Reporter|Zhuang Jian

Recently, Sinochem International (600500.SH) officially acquired Elix Polymers (hereinafter referred to as Elix), a Spanish-based specialty engineering plastics manufacturer, and completed all delivery procedures.

In October last year, Sinochem International announced the deal, which will acquire the engineering plastics company established in 1975 with a valuation of no more than 144 million euros (about 1.12 billion yuan).

Elix is well known for its high strength and tough engineering plastics ABS, which can be used in automotive, electronics and medical applications. The company's operating income in 2017 was 219 million euros (about 1.69 billion yuan), and net profit reached 9.71 million euros (about 74.77 million yuan).

Previously, Elix was owned by Elix Holding, a joint venture between private equity funds Sun Capital and Elix executives.

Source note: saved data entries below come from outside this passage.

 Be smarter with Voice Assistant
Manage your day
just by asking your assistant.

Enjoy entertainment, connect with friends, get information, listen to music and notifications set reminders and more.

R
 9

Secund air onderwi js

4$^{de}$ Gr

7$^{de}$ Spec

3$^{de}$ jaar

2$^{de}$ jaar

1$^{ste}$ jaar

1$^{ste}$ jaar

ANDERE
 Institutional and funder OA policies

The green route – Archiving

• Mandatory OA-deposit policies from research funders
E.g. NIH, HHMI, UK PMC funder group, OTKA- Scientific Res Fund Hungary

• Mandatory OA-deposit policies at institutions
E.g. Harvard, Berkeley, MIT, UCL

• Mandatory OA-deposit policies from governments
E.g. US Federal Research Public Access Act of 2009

In this acquisition, Sinochem International (Singapore) Co., Ltd., a wholly-owned subsidiary of Sinochem International, established the holding platform company SPV with Seth Holdings Corporation Limited and Elix management. Among them, Sinochem International invested 36 million euros (about 278 million yuan) in the joint venture company, with a shareholding ratio of 75.87%. Subsequently, SPV and Elix Holding reached an agreement to acquire Elix.

Elix was originally part of the Bayer Group of Germany and was later divested by the European Union's antitrust policy and acquired by Sun Capital in 2012.

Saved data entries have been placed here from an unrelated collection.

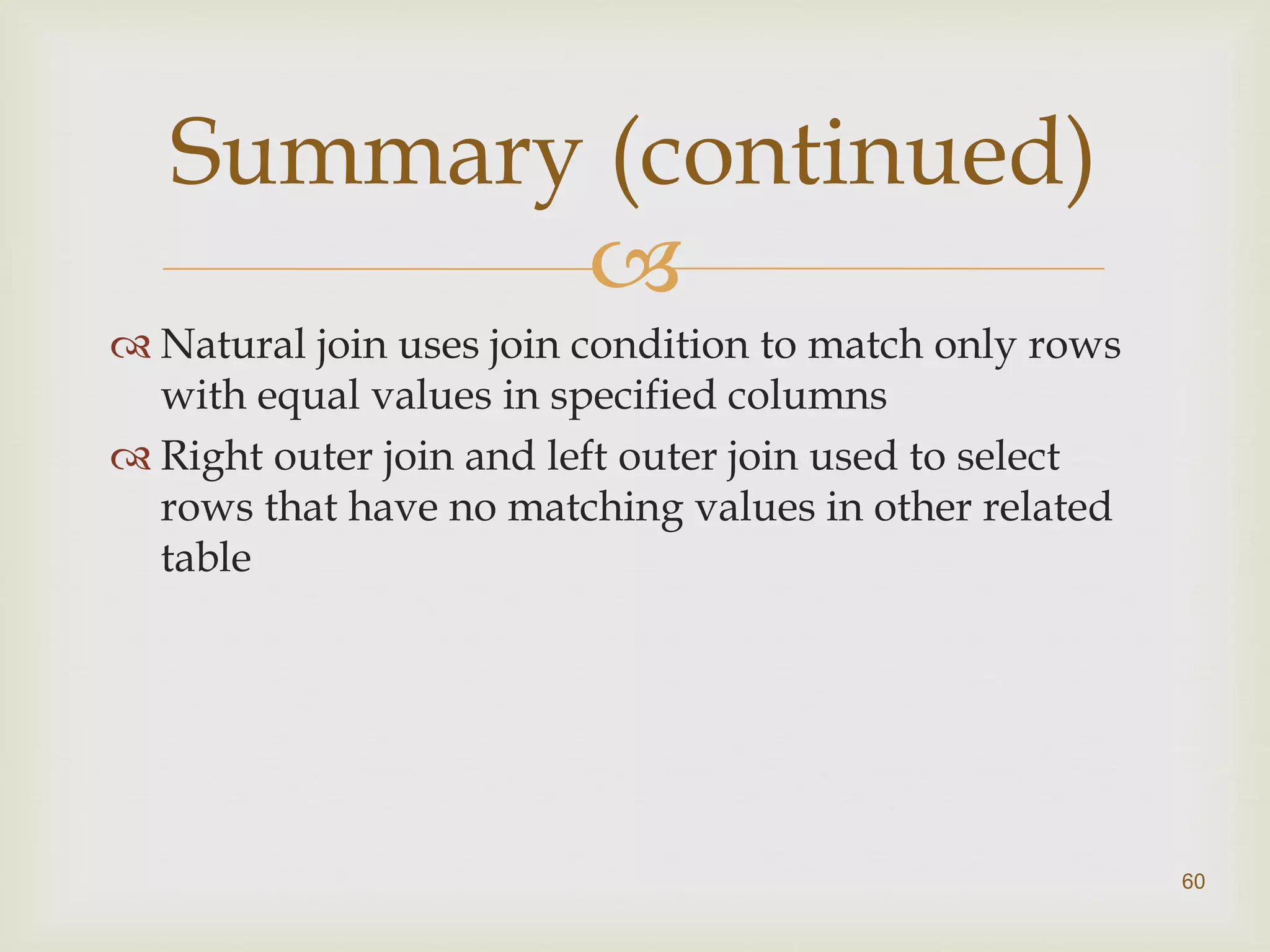 Summary (continued)

Natural join uses join condition to match only rows with equal values in specified columns

Right outer join and left outer join used to select rows that have no matching values in other related table

60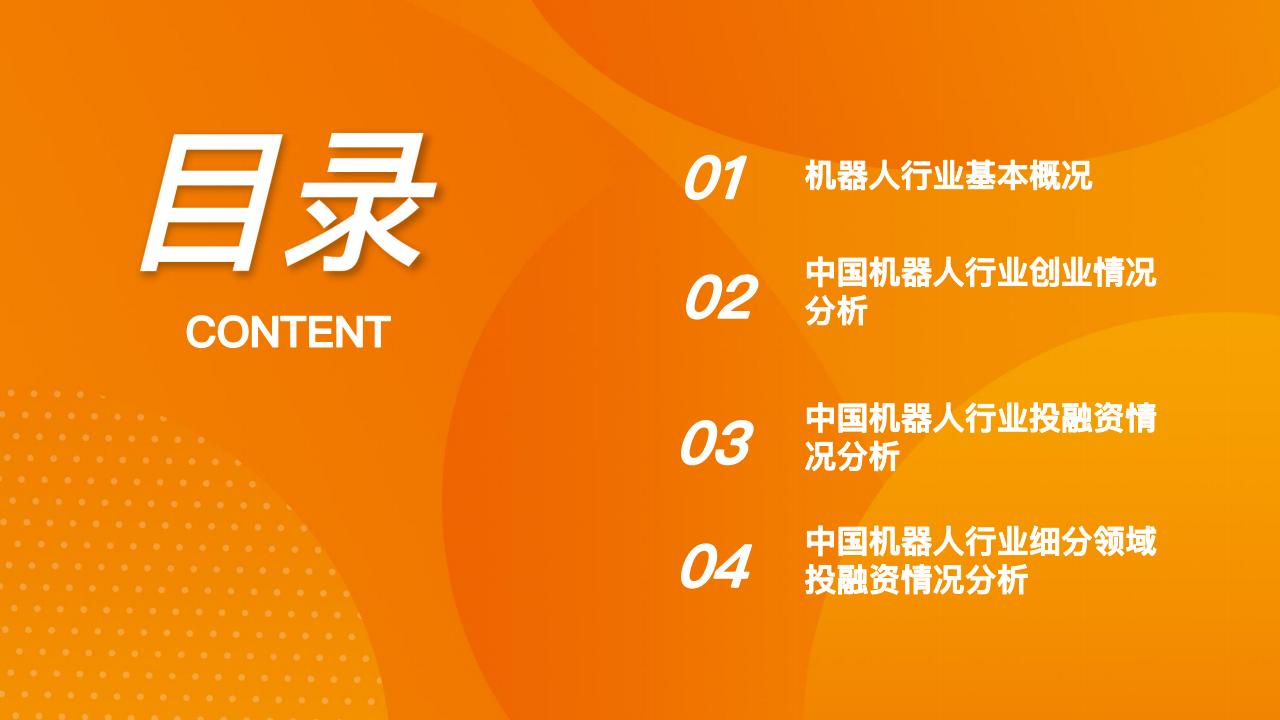 目录

CONTENT

01 机器人行业基本概况

02 中国机器人行业创业情况分析

03 中国机器人行业投融资情况分析

04 中国机器人行业细分领域投融资情况分析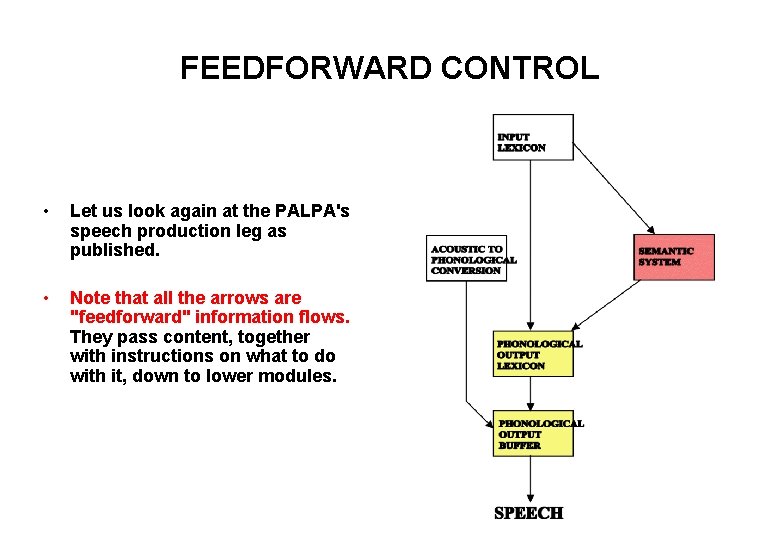 FEEDFORWARD CONTROL

• Let us look again at the PALPA's speech production leg as published.

• Note that all the arrows are "feedforward" information flows. They pass content, together with instructions on what to do with it, down to lower modules.

INPUT LEXICON

ACOUSTIC TO PHONOLOGICAL CONVERSION

SEMANTIC SYSTEM

PHONOLOGICAL OUTPUT LEXICON

PHONOLOGICAL OUTPUT BUFFER

SPEECH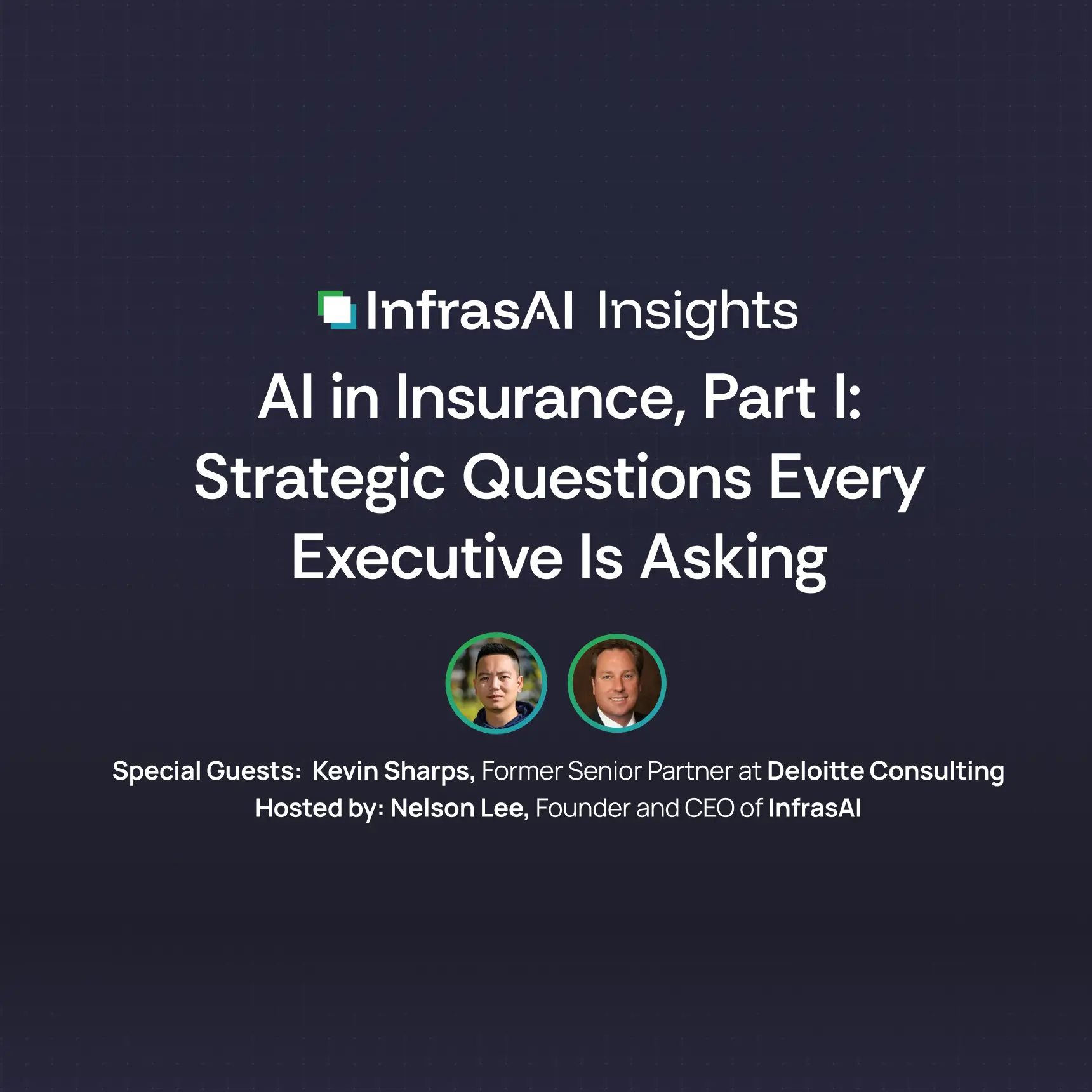 InfrasAI Insights

AI in Insurance, Part I: Strategic Questions Every Executive Is Asking

Special Guests: Kevin Sharps, Former Senior Partner at Deloitte Consulting
Hosted by: Nelson Lee, Founder and CEO of InfrasAI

Currently, Elix's business is focused on the European and North American markets. In a press release issued by Elix's official website, the company said that the company will focus more on Asia, especially the Chinese market in the future. Sinochem International has planned to build a new ABS production line in China with the acquisition.

Liu Hongsheng, general manager of Sinochem International, said last month that Elix’s merger and acquisition case reflects the company’s new changes in the acquisition of the target. Sinochem International will pay more attention to the technological advancement of the company, rather than the company’s sales scale and market. Indicators such as occupancy.

Sinochem International's last big overseas acquisition occurred in 2016, and it acquired 54.99% of the shares of Halcyon Agr with a valuation of 2.09 billion yuan, becoming the company's largest shareholder. Sinochem International has become one of the world's three major natural rubber suppliers, and is the first echelon with Thailand's Hongman and Shi Dong.

In addition to the new materials sector, Sinochem International has recently deployed frequently in the new energy industry. In October last year, the company acquired Huai'an Junsheng New Energy Technology Co., Ltd. (hereinafter referred to as Junsheng New Energy) and obtained about 80% of its shares. Junsheng New Energy is building a new ternary lithium battery production base in Huai'an, Jiangsu Province. It is expected that the first phase of the 1Gwh project will be trial-produced in the middle of this year.

The goal set by Sinochem International for the next decade is to become a global chemical material and new energy company. At the end of last year, the only A-share listed company of Sinochem Group just celebrated its 20th anniversary.